┌─ Source data
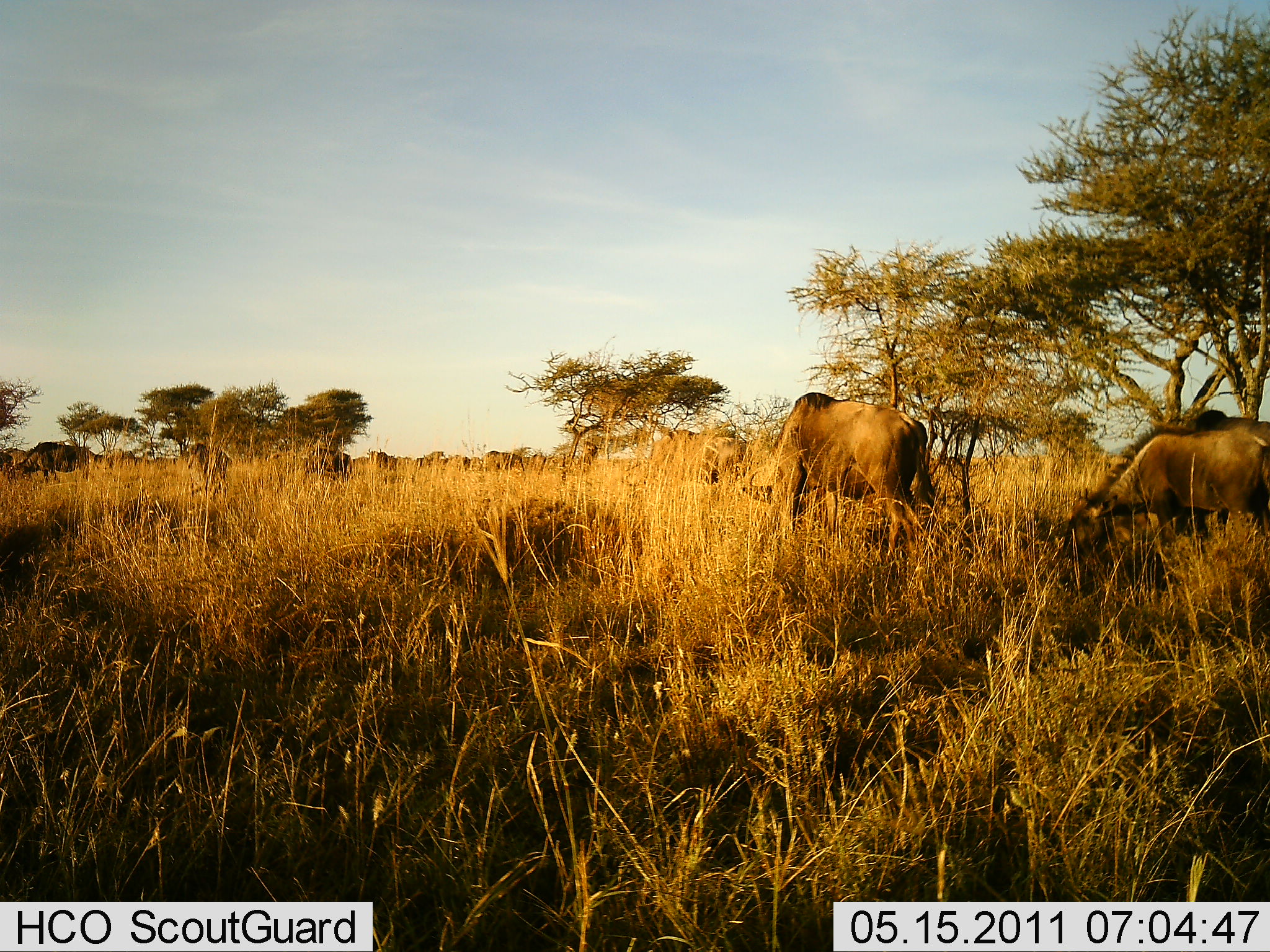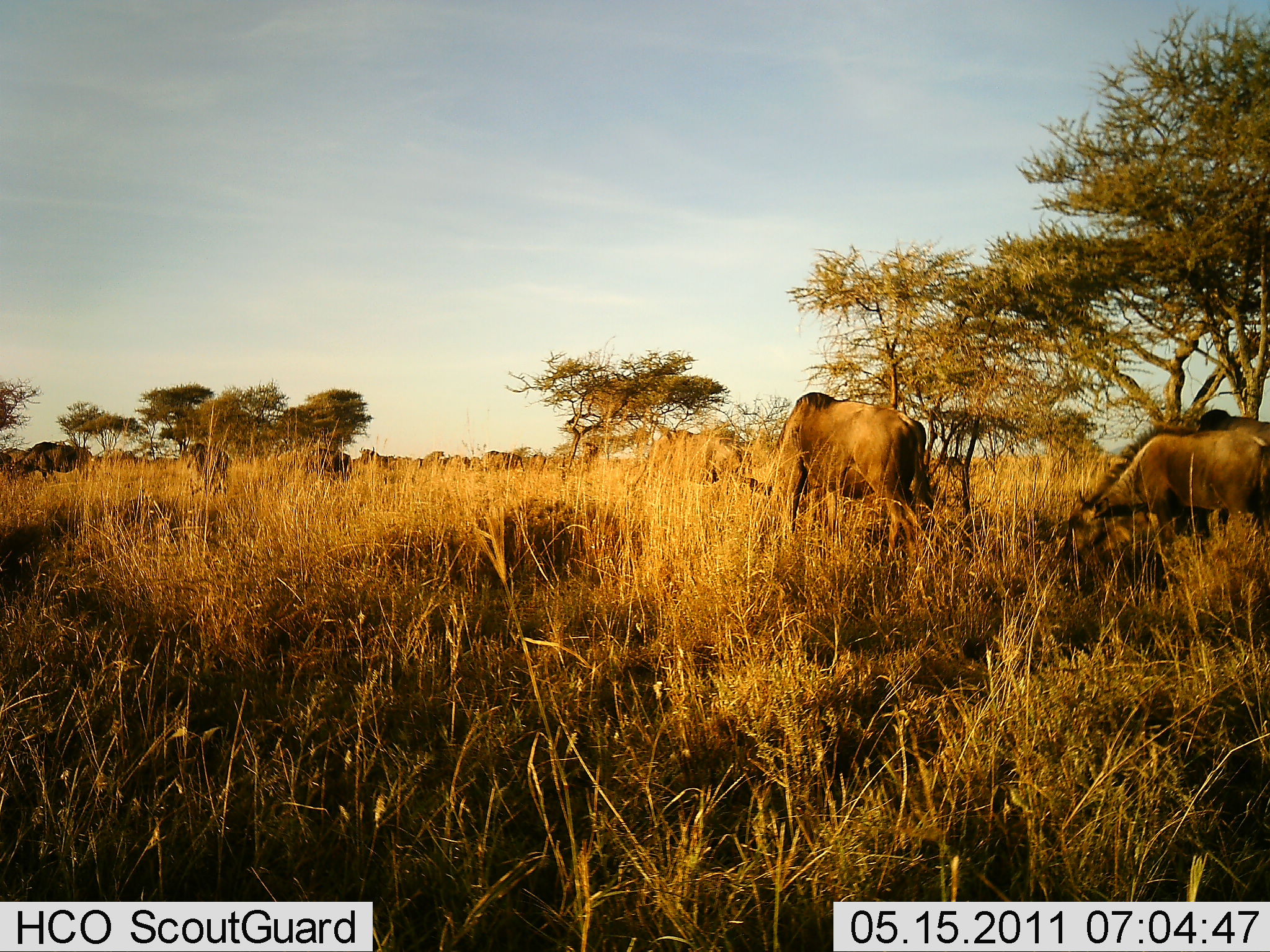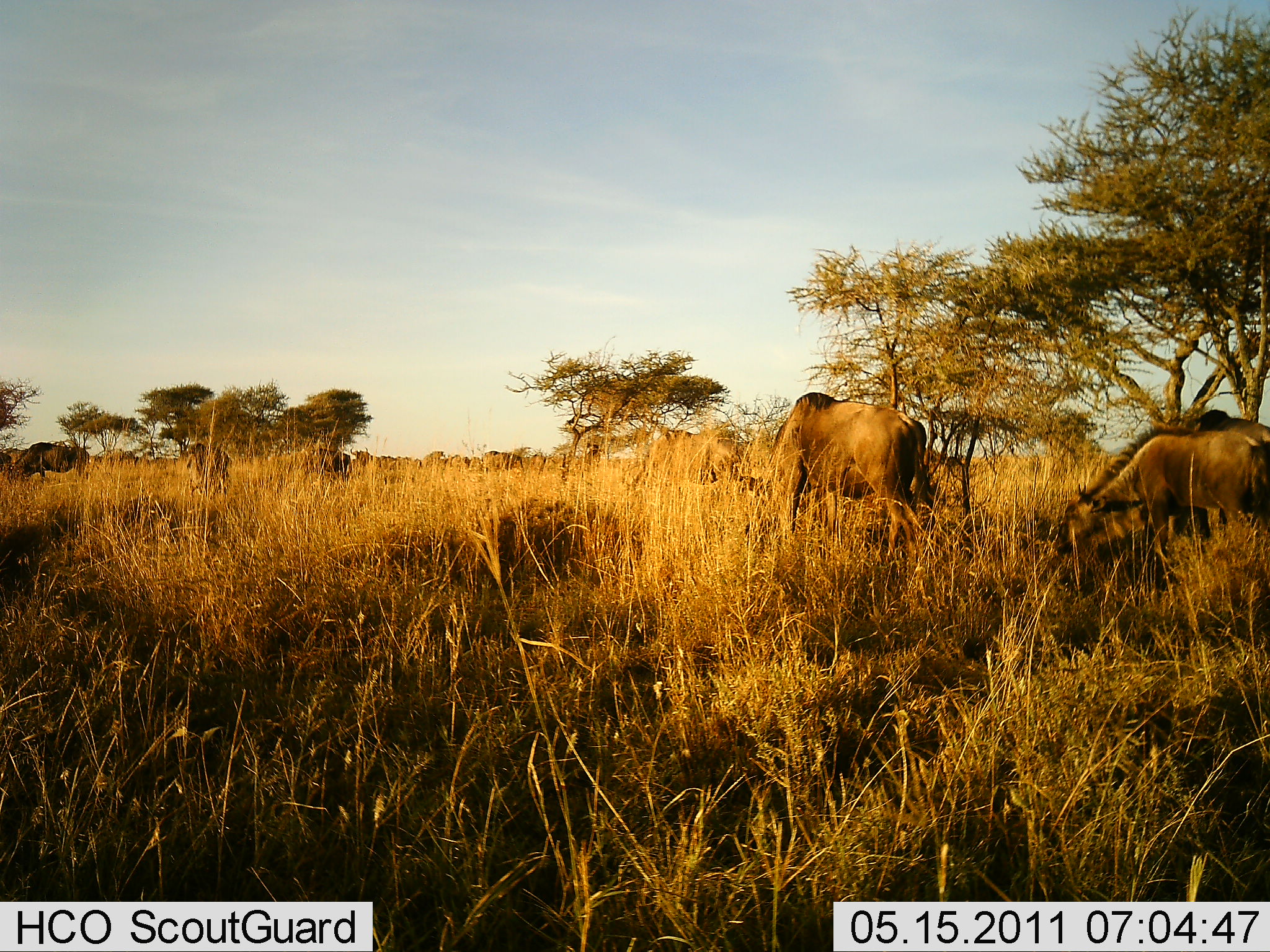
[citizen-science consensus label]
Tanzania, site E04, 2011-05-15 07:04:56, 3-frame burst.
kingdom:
└─
┌─ Source data
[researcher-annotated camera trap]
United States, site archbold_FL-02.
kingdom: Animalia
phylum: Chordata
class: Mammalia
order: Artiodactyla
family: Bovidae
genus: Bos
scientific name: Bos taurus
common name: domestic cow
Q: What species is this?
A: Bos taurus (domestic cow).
└─
┌─ Source data
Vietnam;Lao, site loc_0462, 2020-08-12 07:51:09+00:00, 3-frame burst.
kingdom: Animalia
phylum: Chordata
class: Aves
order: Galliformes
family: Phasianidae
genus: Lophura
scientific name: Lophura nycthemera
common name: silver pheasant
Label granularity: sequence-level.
└─
**What the exercise asks**
The line above containing "order: Galliformes", the line containing "Label granularity: sequence-level.", and every line between them are to be transcribed exactly; no other line is wanted.

**Solution to the exercise**
order: Galliformes
family: Phasianidae
genus: Lophura
scientific name: Lophura nycthemera
common name: silver pheasant
Label granularity: sequence-level.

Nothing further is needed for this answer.